Writing a DataFrame triggers a job and reads the whole dataset as an action.
In the DAG, column operations are grouped inside a "project" node, similar to a SQL select clause.
Write operations can be simulated for testing using "noop" format.

Wide Transformations: Joins

Joins usually create multiple jobs: reading, shuffling, and joining.
Sort-merge joins require shuffles and multiple stages.
Spark adaptively reduces the number of shuffle partitions (AQE) for optimization and handles skewed partitions by further splitting.
Before execution, the Spark plan shows "adaptiveSparkPlan.isFinal=false"; after execution, it becomes true.

Broadcast Joins

A broadcast join occurs if one DataFrame is small (under threshold); the smaller table is broadcast to all executors.
Broadcast joins require only two jobs: broadcast and join.
Join logic and final column selection are reflected in the DAG.

Aggregations (Group By)

Group by with count/sum triggers two jobs: reading and aggregation with shuffle.
Spark first does partial aggregation locally, then shuffles data based on the key, and finishes with a final aggregate.
AQE reduces shuffle partitions if many are empty.

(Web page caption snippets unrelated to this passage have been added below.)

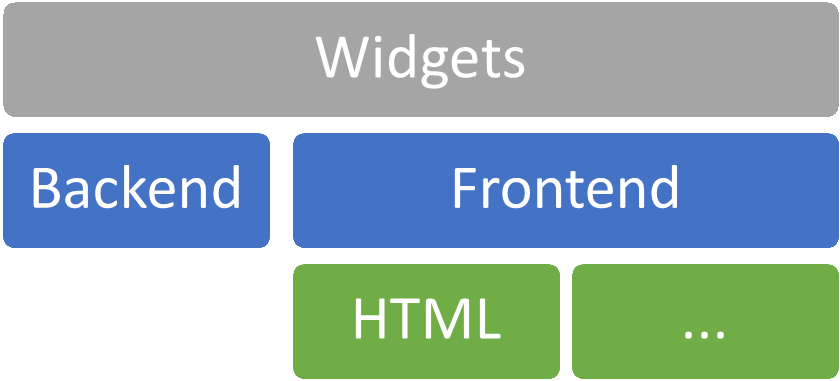 widgets hierarchy structure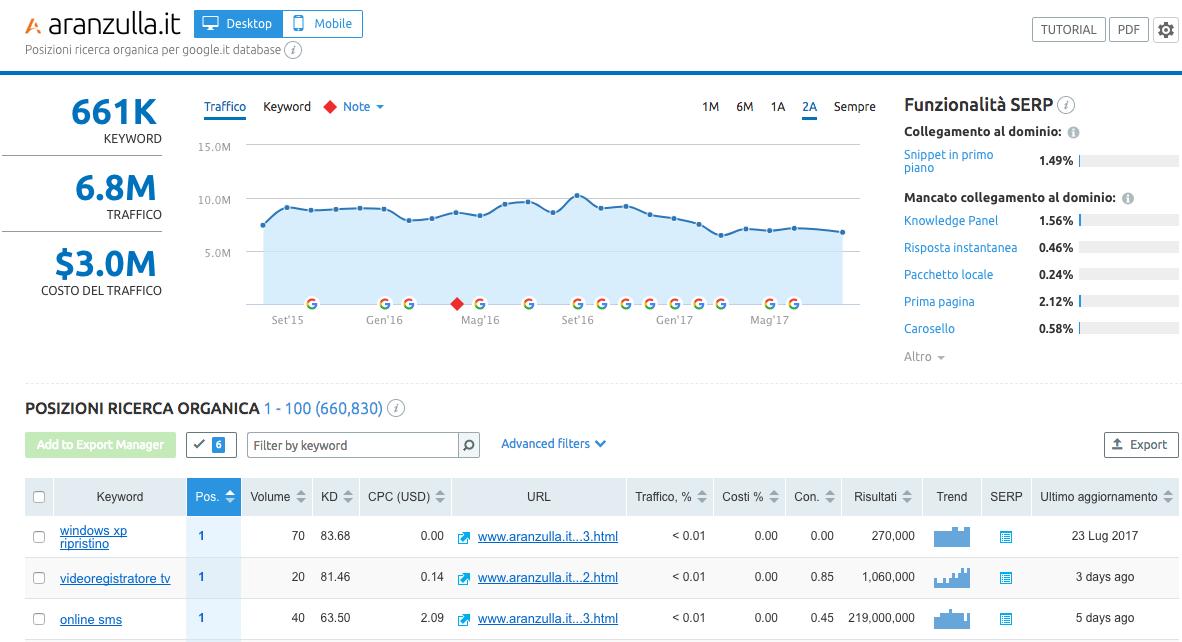 Analisi brand con SEMrush per pianificare le azioni di content marketing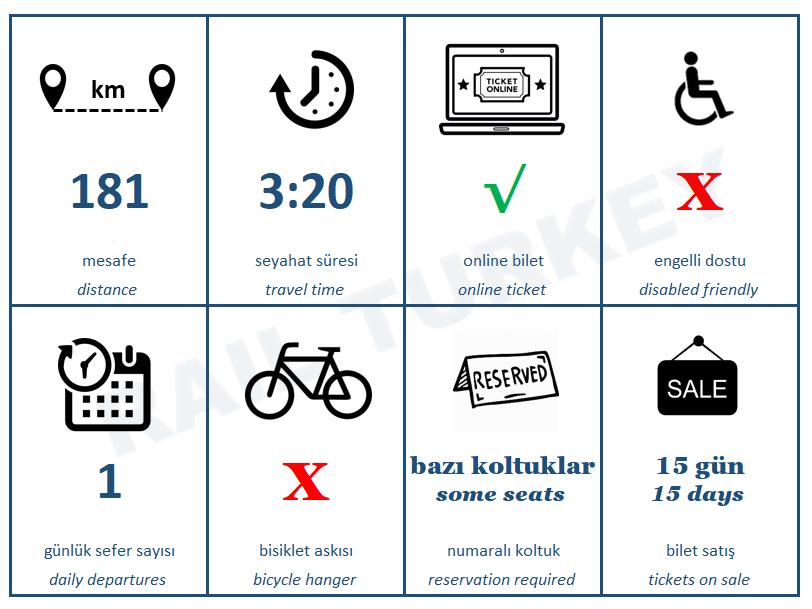 Eskişehir Afyon treni bilgileri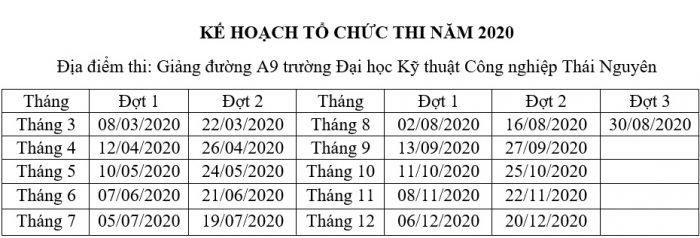 Lịch thi TOEIC 2020 Thái Nguyên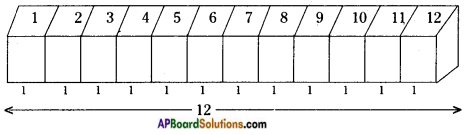 AP Board 8th Class Maths Solutions Chapter 14 Surface Areas and Volume (Cube-Cuboid) InText Questions 7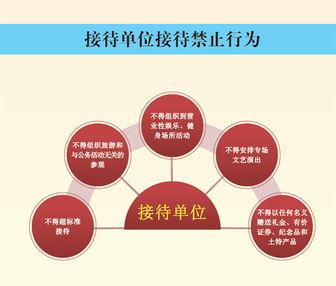 税务系统中央八项规定自查报告(落实中央八项规定自查报告)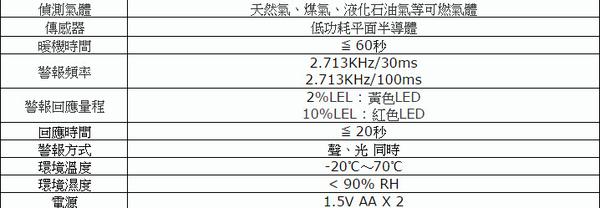 【中將3C】HILA海碁 瓦斯偵測器 海碁   .HA-120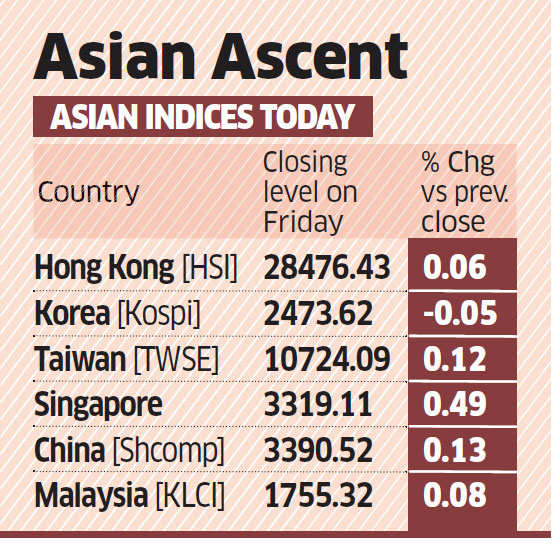 Nifty scales a new peak, but Street watchful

Aggregation: Group By with Count Distinct

Group by with count distinct needs two shuffles and three stages.
Spark locally deduplicates (distinct), shuffles based on group keys, deduplicates again, then counts per group.
Additional shuffle aggregates ensure correct distinct counts per group.

Key Terms & Definitions

Spark DAG (Directed Acyclic Graph) — A structure representing all transformations and actions for a query execution plan.
Partition — A slice of the data processed by a single Spark task.
Batch — A group of rows processed together; not the same as a partition.
Narrow Transformation — Operations where each partition of the parent RDD is used by at most one partition of the child RDD.
Wide Transformation — Operations that require shuffling data across the network, like joins and groupBy.
Shuffle — Data transfer across partitions, typically needed for wide transformations.
AQE (Adaptive Query Execution) — Spark 3.0 feature for optimizing query plans based on runtime statistics.
Broadcast Join — A join where a small table is sent to all nodes to avoid shuffles.
Hash Aggregate — An aggregation method using hash tables for grouping and aggregation.

Action Items / Next Steps

Review Spark query plans and DAG visualizations from your own Spark jobs.
Experiment with narrow and wide transformations, especially joins and groupBy, on sample datasets.
Read up on Adaptive Query Execution in Spark documentation.